Dies ist die Website und das Blog zum Buch "Wir nennen es Arbeit – die digitale Bohème oder intelligentes Leben jenseits der Festanstellung" von Holm Friebe und Sascha Lobo. Das Buch handelt davon, wie eine neue Klasse von Selbstständigen mit Hilfe digitaler Technologien dem alten Traum vom selbstbestimmten Arbeiten in selbstgewählten Kollektivstrukturen ein gutes Stück näher kommt. Das Blog schreibt das Buch fort, gibt Updates zu den einzelnen Kapiteln und informiert über neueste Entwicklungen und Frontverläufe im Kampf um den Individualismus 2.0.

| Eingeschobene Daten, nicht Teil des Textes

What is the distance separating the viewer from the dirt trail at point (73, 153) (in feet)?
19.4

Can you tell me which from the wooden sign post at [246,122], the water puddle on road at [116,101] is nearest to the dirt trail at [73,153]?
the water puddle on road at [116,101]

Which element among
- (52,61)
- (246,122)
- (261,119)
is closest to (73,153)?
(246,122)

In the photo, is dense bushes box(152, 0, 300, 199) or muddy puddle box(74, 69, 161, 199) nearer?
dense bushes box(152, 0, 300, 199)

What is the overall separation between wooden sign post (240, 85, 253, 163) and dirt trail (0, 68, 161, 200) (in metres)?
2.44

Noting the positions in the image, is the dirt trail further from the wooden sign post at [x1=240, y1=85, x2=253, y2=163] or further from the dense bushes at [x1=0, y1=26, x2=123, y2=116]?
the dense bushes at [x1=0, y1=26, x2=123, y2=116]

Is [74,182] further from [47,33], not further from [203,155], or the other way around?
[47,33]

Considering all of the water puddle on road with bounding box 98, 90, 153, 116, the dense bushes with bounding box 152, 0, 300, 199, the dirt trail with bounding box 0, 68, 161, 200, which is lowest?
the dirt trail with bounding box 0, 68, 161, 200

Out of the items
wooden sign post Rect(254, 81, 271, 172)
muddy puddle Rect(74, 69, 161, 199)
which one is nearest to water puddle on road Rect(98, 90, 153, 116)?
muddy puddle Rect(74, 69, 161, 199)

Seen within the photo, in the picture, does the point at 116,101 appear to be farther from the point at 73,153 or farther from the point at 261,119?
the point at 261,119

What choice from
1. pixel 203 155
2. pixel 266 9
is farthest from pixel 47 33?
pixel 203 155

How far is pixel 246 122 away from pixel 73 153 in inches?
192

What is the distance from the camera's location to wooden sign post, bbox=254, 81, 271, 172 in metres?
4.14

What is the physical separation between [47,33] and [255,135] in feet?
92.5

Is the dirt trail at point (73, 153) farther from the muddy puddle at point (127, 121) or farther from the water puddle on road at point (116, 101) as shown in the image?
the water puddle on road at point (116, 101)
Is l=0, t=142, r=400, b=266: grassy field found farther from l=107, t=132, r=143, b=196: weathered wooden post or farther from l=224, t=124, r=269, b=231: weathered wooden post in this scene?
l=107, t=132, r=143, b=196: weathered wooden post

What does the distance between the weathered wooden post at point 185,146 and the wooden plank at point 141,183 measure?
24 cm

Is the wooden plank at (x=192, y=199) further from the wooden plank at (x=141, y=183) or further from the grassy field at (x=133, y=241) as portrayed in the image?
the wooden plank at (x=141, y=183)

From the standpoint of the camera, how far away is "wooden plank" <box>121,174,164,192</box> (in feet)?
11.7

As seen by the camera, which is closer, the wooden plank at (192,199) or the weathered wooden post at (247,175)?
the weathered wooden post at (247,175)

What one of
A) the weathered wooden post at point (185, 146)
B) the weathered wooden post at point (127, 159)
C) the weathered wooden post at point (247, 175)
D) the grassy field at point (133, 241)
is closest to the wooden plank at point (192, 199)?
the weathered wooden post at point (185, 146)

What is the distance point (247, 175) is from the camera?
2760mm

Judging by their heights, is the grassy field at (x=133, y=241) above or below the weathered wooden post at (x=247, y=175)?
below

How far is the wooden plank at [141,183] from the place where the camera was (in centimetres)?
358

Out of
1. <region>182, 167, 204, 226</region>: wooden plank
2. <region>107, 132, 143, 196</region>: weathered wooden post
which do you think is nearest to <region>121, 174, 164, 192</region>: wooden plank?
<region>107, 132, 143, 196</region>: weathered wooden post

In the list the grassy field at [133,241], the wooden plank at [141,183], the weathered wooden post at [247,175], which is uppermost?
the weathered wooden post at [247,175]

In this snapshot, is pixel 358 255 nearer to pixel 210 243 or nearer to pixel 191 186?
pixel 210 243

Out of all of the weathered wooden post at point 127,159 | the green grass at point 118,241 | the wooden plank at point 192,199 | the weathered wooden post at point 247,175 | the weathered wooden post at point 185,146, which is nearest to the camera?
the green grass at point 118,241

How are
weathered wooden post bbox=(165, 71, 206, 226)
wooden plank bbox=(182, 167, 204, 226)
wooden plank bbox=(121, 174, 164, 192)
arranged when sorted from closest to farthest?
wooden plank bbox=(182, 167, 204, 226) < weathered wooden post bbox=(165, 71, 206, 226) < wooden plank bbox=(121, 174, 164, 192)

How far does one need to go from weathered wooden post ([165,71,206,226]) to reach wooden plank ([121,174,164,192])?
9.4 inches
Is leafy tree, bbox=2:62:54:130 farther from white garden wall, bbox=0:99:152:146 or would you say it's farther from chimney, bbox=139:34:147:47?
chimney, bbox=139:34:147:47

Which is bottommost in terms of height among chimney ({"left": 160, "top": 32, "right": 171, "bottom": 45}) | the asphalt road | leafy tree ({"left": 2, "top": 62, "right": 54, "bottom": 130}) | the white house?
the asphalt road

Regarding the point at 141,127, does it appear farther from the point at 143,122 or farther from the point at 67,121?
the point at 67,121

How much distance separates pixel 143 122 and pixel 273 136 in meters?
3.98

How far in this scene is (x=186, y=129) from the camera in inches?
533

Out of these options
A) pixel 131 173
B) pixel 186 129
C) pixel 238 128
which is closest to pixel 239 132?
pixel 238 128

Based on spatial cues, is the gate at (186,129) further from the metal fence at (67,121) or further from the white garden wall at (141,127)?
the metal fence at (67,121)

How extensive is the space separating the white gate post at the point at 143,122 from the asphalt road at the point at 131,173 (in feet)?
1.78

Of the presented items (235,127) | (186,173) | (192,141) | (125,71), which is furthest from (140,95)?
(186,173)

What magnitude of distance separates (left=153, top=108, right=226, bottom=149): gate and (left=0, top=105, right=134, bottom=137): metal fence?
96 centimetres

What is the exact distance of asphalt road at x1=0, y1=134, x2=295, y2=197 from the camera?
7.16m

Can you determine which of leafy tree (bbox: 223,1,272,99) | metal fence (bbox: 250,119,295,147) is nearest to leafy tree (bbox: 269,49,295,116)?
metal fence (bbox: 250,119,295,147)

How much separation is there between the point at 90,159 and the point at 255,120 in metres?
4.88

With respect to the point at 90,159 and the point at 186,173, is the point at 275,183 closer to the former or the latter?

13.10.2006 | 22:15 | Sascha Lobo | - Das Prinzip Bohème | - Kommunizierende Röhren | - Virtuelle Mikroökonomie | - Die parallele Gesellschaft

10 Gründe, warum jeder bloggen sollte

Im Buch "Wir nennen es Arbeit" beschäftigen wir uns über ein Kapitel mit Blogs, es heisst "Kommunizierende Röhren". Das liegt daran, dass wir Blogs für zentral in der Entwicklung der digitalen Bohème und des gesamten Internet halten. Die Gründe dafür sind beinahe deckungsgleich mit den Gründen, weshalb eigentlich jeder bloggen sollte. Ich glaube, dass in ein paar Jahren Menschen ohne Blog genauso wunderlich dastehen werden wie heute die versprengten handylosen Gesellen. Und hier die Gründe.

1) Das Internet für alle ist erst zwölf Jahre alt und nächste Generation wächst damit auf, so dass man davon ausgehen kann, dass das Netz wichtiger und noch alltäglicher wird. Nicht selbst im Netz veröffentlichen zu können wird sich dann anfühlen, wie heute nicht schreiben zu können oder stumm zu sein.

2) Auch in Zukunft werden Suchmaschinen das Tool zur Entdeckung der digitalen Welt sein. Gut, wenn man wenigstens auf einen der ersten zehn Treffer zum eigenen Namen Einfluss hat – und das geht mit einem Blog leicht. Ein Christian Schmidt hat dann natürlich ein Problem. Ausser er nennt sich Christian Y. Schmidt.

3) Stellen Sie sich vor, Sie haben ein Date mit einer Person namens "Chris Mronski". Sie googeln die Person vorher und sie hat keinen einzigen Treffer. Sie existiert online nicht, sagt man heute und wundert sich. In Zukunft wird man das über Menschen sagen, die kein Blog haben.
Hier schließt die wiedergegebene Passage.